**Texto para análise**
Desde o começo de setembro, as armas de gel vêm se tornando uma nova moda entre jovens das periferias de todo o Brasil. São simulacros de pistolas, submetralhadoras e outras armas, de origem chinesa, que disparam bolinhas de gel à base de água, com uma força consideravelmente inferior à das armas de paintball e airsoft.
Apesar da popularidade crescente — impulsionada pela visibilidade de artistas como MC Cabelinho e pelas brincadeiras de “guerras” em espaços abertos —, as elites e classes médias brasileiras não têm enxergado esse brinquedo com o mesmo entusiasmo. Afinal, o perfil dos principais consumidores dessas armas de gel é formado por jovens negros e moradores de favelas, exatamente aqueles que, num país racista, são muitas vezes vistos como inimigos.

**Informações fornecidas**

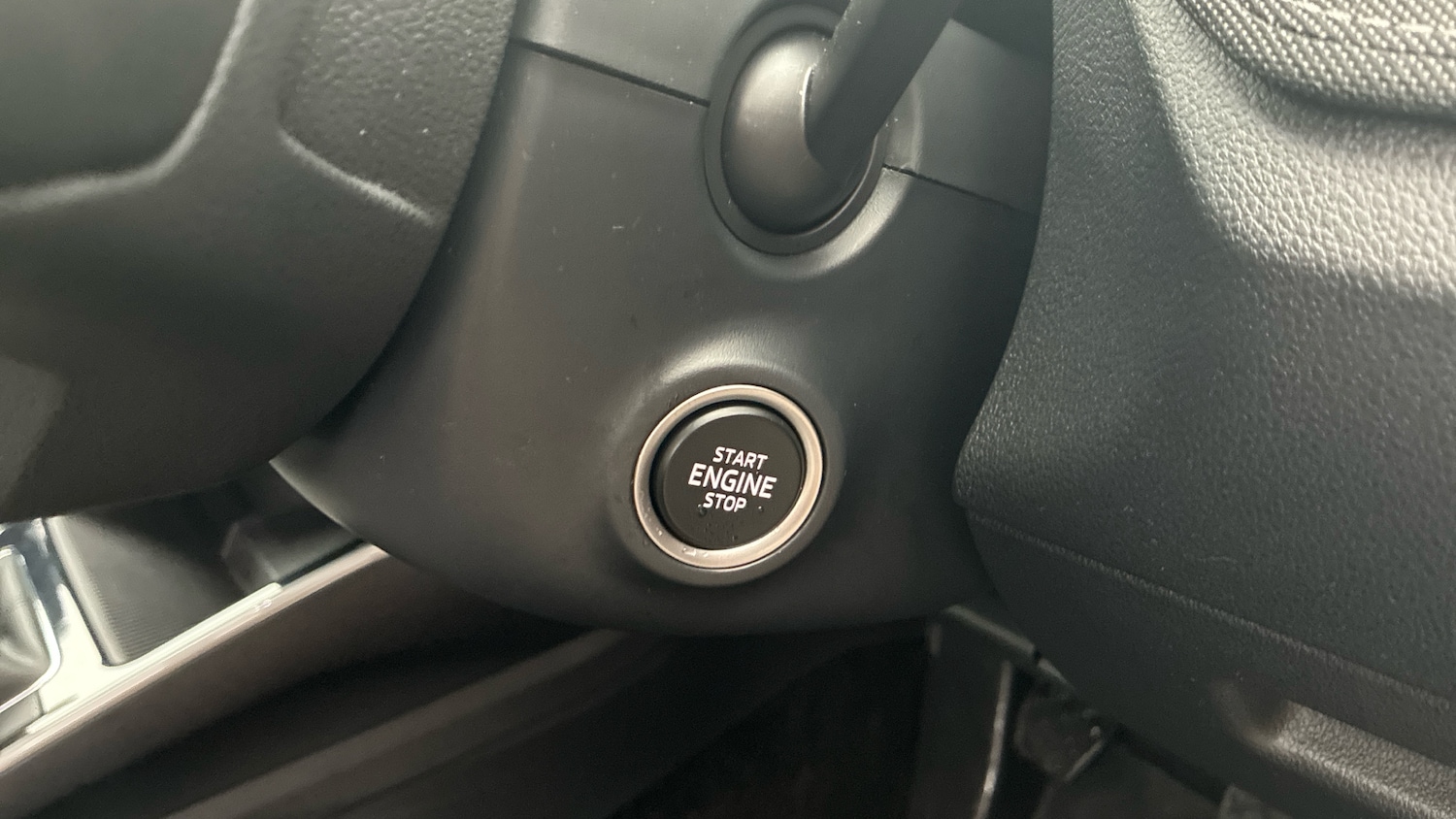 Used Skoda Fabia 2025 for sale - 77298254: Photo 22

==

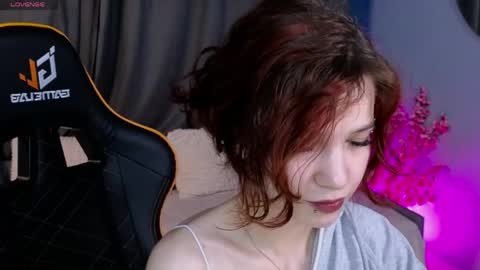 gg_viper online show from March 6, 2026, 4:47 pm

**Atividade 1**
Resuma em duas frases o texto sobre as armas de gel.
**Atividade 2**
Prossiga com o texto sobre as armas de gel a partir da última frase apresentada.

**Espaço de resposta 1**
Desde o começo de setembro, armas de gel de origem chinesa, que disparam bolinhas de gel à base de água com força bem inferior à das armas de paintball e airsoft, viraram moda entre jovens das periferias de todo o Brasil. Apesar da popularidade impulsionada por artistas como MC Cabelinho e por "guerras" em espaços abertos, as elites e classes médias não veem o brinquedo com entusiasmo, pois seus principais consumidores são jovens negros e moradores de favelas, muitas vezes vistos como inimigos num país racista.

**Espaço de resposta 2**
A falsa preocupação com a segurança negra direciona o debate sobre as armas de gel, como se a violência do Estado dependesse do comportamento dos homens negros. A retórica é frágil, especialmente diante de evidências de que seus corpos são alvos preferenciais da polícia, independentemente de qualquer atitude. O jornalismo, por sua vez, historicamente colabora em legitimar ações policiais, construindo discursos que associam essa população a perigos potenciais, como descrevem autores como Abdias do Nascimento, Sueli Carneiro e Paulo Cesar Ramos.
Programas como o Balanço Geral exploram a popularidade das armas de gel, apresentando-as como um “terror” nas periferias de São Paulo e Rio de Janeiro. Casos isolados são amplificados para sugerir um medo generalizado, transformando a brincadeira em um suposto perigo à sociedade. A música sensacionalista e o tom alarmista reforçam esse pânico moral, sempre usado para fortalecer o controle social.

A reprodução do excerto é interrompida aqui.